Raw data:
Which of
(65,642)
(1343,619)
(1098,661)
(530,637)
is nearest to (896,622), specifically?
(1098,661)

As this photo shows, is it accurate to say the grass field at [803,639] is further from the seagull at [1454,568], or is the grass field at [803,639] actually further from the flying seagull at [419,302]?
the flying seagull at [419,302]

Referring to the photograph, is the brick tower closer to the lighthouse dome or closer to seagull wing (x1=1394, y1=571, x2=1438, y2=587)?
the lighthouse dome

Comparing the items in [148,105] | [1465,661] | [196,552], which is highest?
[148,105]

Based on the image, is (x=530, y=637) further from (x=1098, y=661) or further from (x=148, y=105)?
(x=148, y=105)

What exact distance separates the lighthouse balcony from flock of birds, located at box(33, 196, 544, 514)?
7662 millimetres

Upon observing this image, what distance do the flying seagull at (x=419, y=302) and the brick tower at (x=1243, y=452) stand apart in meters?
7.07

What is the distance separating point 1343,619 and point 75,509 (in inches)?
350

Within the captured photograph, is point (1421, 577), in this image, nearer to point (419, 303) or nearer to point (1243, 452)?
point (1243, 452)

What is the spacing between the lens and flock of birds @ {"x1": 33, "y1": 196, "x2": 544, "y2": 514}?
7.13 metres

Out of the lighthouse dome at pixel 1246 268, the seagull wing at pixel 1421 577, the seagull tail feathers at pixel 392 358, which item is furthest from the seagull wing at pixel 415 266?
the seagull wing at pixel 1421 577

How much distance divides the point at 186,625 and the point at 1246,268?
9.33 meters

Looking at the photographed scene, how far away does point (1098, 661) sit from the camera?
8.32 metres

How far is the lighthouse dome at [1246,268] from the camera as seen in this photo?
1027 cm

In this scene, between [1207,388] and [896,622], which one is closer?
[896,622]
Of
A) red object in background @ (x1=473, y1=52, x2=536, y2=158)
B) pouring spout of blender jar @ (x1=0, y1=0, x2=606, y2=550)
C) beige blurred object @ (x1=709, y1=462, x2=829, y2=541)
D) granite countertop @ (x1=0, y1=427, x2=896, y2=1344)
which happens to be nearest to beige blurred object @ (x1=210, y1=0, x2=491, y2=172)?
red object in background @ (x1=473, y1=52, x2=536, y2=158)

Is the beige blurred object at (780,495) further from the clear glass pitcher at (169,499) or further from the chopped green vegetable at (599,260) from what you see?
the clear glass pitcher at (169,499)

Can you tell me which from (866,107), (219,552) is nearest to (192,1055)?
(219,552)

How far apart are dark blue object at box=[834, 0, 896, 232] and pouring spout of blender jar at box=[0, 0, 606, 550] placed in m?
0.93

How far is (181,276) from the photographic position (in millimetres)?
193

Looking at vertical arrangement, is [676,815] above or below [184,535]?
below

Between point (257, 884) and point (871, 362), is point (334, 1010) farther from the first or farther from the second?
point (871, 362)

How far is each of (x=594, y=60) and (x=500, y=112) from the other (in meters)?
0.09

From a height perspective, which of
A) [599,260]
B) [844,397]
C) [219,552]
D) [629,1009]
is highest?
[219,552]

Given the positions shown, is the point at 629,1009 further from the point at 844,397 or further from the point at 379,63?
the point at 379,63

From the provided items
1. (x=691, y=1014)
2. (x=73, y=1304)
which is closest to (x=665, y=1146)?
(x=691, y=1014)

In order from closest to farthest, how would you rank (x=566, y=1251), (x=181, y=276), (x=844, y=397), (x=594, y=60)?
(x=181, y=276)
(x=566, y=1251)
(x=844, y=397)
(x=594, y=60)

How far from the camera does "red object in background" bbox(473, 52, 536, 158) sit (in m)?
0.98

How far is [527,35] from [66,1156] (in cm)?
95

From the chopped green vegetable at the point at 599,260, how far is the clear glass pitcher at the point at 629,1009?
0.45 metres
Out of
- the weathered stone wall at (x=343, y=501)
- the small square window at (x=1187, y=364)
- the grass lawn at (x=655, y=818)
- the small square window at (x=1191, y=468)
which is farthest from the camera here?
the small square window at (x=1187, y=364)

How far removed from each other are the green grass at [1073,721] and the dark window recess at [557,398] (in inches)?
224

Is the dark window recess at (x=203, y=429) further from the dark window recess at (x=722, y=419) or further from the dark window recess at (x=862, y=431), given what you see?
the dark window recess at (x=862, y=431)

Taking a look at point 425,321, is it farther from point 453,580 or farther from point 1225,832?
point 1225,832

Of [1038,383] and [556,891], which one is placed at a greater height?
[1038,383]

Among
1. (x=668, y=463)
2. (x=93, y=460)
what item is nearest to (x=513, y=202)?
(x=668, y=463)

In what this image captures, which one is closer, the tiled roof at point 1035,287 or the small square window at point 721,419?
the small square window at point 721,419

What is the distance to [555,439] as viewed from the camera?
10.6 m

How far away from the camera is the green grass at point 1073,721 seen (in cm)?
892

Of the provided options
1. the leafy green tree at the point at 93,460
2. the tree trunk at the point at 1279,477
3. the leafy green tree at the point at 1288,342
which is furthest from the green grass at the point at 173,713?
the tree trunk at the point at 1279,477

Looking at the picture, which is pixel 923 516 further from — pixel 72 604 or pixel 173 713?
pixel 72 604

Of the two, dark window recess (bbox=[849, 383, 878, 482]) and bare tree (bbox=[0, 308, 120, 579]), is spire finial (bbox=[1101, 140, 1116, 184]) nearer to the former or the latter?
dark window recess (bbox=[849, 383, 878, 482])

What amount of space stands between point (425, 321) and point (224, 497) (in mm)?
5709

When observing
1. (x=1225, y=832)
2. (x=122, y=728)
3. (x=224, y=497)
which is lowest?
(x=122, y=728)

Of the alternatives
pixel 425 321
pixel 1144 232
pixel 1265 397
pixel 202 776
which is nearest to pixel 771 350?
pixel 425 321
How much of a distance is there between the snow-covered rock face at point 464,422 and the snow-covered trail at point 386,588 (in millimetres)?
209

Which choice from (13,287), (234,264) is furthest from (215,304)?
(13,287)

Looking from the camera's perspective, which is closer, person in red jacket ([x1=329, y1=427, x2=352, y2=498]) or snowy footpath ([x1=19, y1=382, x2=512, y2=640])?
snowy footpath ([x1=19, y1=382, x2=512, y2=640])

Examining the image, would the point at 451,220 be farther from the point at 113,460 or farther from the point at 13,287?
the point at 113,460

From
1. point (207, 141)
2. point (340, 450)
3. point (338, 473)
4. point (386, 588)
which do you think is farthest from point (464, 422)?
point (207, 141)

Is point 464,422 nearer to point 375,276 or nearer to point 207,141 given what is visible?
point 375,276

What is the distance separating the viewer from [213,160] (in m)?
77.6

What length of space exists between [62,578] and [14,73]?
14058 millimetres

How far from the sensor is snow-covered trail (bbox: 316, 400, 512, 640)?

Task objective: Rewrite all the records above, substituting "group of birds" for every occurrence of "flock of birds" and leaving everything else unchanged.

Exercise response:
Which of
(65,642)
(1343,619)
(1098,661)
(530,637)
is nearest to (896,622), specifically?
(1098,661)

As this photo shows, is it accurate to say the grass field at [803,639] is further from the seagull at [1454,568], or is the grass field at [803,639] actually further from the flying seagull at [419,302]?
the flying seagull at [419,302]

Referring to the photograph, is the brick tower closer to the lighthouse dome or closer to seagull wing (x1=1394, y1=571, x2=1438, y2=587)?
the lighthouse dome

Comparing the items in [148,105] | [1465,661] | [196,552], which is highest?
[148,105]

Based on the image, is (x=530, y=637) further from (x=1098, y=661) or further from (x=148, y=105)?
(x=148, y=105)

What exact distance separates the lighthouse balcony from group of birds, located at box(33, 196, 544, 514)?
7662 millimetres

Upon observing this image, what distance do the flying seagull at (x=419, y=302) and the brick tower at (x=1243, y=452) stand apart in meters?
7.07

What is the distance separating point 1343,619 and point 75,509 (in inches)?
350

Within the captured photograph, is point (1421, 577), in this image, nearer to point (419, 303) or nearer to point (1243, 452)?
point (1243, 452)

What is the spacing between the lens and group of birds @ {"x1": 33, "y1": 196, "x2": 544, "y2": 514}?
7.13 metres

Out of the lighthouse dome at pixel 1246 268, the seagull wing at pixel 1421 577, the seagull tail feathers at pixel 392 358, which item is furthest from the seagull wing at pixel 415 266?
the seagull wing at pixel 1421 577

How much distance divides the point at 186,625 and the point at 1246,268?
9.33 meters

Looking at the photographed scene, how far away does point (1098, 661) sit from the camera?
8.32 metres

How far is the lighthouse dome at [1246,268] from the camera as seen in this photo?
1027 cm

In this scene, between [1207,388] and [896,622], which one is closer?
[896,622]
Of
A) red object in background @ (x1=473, y1=52, x2=536, y2=158)
B) pouring spout of blender jar @ (x1=0, y1=0, x2=606, y2=550)
C) beige blurred object @ (x1=709, y1=462, x2=829, y2=541)
D) granite countertop @ (x1=0, y1=427, x2=896, y2=1344)
which happens to be nearest to beige blurred object @ (x1=210, y1=0, x2=491, y2=172)?
red object in background @ (x1=473, y1=52, x2=536, y2=158)

Is the beige blurred object at (780,495) further from the clear glass pitcher at (169,499) or further from the chopped green vegetable at (599,260) from what you see?
the clear glass pitcher at (169,499)

Can you tell me which from (866,107), (219,552) is nearest to (192,1055)?
(219,552)

How far apart are dark blue object at box=[834, 0, 896, 232] and pouring spout of blender jar at box=[0, 0, 606, 550] placed in m?
0.93

How far is (181,276) from the photographic position (in millimetres)?
193

Looking at vertical arrangement, is [676,815] above or below [184,535]?
below

Between point (257, 884) and point (871, 362), is point (334, 1010) farther from the first or farther from the second?
point (871, 362)

How far is each of (x=594, y=60) and (x=500, y=112) from the other (in meters)?
0.09

From a height perspective, which of
A) [599,260]
B) [844,397]
C) [219,552]
D) [629,1009]
is highest?
[219,552]

Given the positions shown, is the point at 629,1009 further from the point at 844,397 or further from the point at 379,63?
the point at 379,63

From the provided items
1. (x=691, y=1014)
2. (x=73, y=1304)
which is closest to (x=665, y=1146)?
(x=691, y=1014)

In order from closest to farthest, how would you rank (x=566, y=1251), (x=181, y=276), (x=844, y=397), (x=594, y=60)?
(x=181, y=276)
(x=566, y=1251)
(x=844, y=397)
(x=594, y=60)

How far from the camera does "red object in background" bbox(473, 52, 536, 158) sit (in m)?
0.98

How far is [527,35] from [66,1156] (in cm)?
95

From the chopped green vegetable at the point at 599,260, how far is the clear glass pitcher at the point at 629,1009?
0.45 metres
Out of
- the weathered stone wall at (x=343, y=501)
- the small square window at (x=1187, y=364)
- the grass lawn at (x=655, y=818)
- the small square window at (x=1191, y=468)
which is farthest from the camera here?
the small square window at (x=1187, y=364)

How far removed from each other are the green grass at [1073,721] and the dark window recess at [557,398] (in inches)?
224

Is the dark window recess at (x=203, y=429) further from the dark window recess at (x=722, y=419) or further from the dark window recess at (x=862, y=431), given what you see?
the dark window recess at (x=862, y=431)

Taking a look at point 425,321, is it farther from point 453,580 or farther from point 1225,832?
point 1225,832

Of [1038,383] and [556,891], which one is placed at a greater height?
[1038,383]

Among
1. (x=668, y=463)
2. (x=93, y=460)
what item is nearest to (x=513, y=202)?
(x=668, y=463)

In what this image captures, which one is closer, the tiled roof at point 1035,287 or the small square window at point 721,419?
the small square window at point 721,419

What is the distance to [555,439] as viewed from the camera?
10.6 m

How far away from the camera is the green grass at point 1073,721 seen (in cm)?
892

Of the provided options
1. the leafy green tree at the point at 93,460
2. the tree trunk at the point at 1279,477
3. the leafy green tree at the point at 1288,342
which is furthest from the green grass at the point at 173,713?
the tree trunk at the point at 1279,477

Looking at the picture, which is pixel 923 516 further from — pixel 72 604 or pixel 173 713?
pixel 72 604

Of the two, dark window recess (bbox=[849, 383, 878, 482]) and bare tree (bbox=[0, 308, 120, 579]), is spire finial (bbox=[1101, 140, 1116, 184]) nearer to the former or the latter?
dark window recess (bbox=[849, 383, 878, 482])

What amount of space stands between point (425, 321) and point (224, 497) (in mm)?
5709

When observing
1. (x=1225, y=832)
2. (x=122, y=728)
3. (x=224, y=497)
which is lowest?
(x=122, y=728)

Of the alternatives
pixel 425 321
pixel 1144 232
pixel 1265 397
pixel 202 776
which is nearest to pixel 771 350?
pixel 425 321
How much of a distance is there between the snow-covered rock face at point 464,422 and the snow-covered trail at point 386,588 (in millimetres)?
209

Which choice from (13,287), (234,264) is furthest from (215,304)?
(13,287)

Looking from the camera's perspective, which is closer, person in red jacket ([x1=329, y1=427, x2=352, y2=498]) or snowy footpath ([x1=19, y1=382, x2=512, y2=640])?
snowy footpath ([x1=19, y1=382, x2=512, y2=640])

Examining the image, would the point at 451,220 be farther from the point at 113,460 or farther from the point at 13,287?
the point at 113,460

From
1. point (207, 141)
2. point (340, 450)
3. point (338, 473)
4. point (386, 588)
which do you think is farthest from point (464, 422)?
point (207, 141)

Is point 464,422 nearer to point 375,276 or nearer to point 207,141 given what is visible?
point 375,276

What is the distance separating the viewer from [213,160] (in m)?
77.6

What length of space exists between [62,578] and [14,73]?
14058 millimetres

How far from the sensor is snow-covered trail (bbox: 316, 400, 512, 640)?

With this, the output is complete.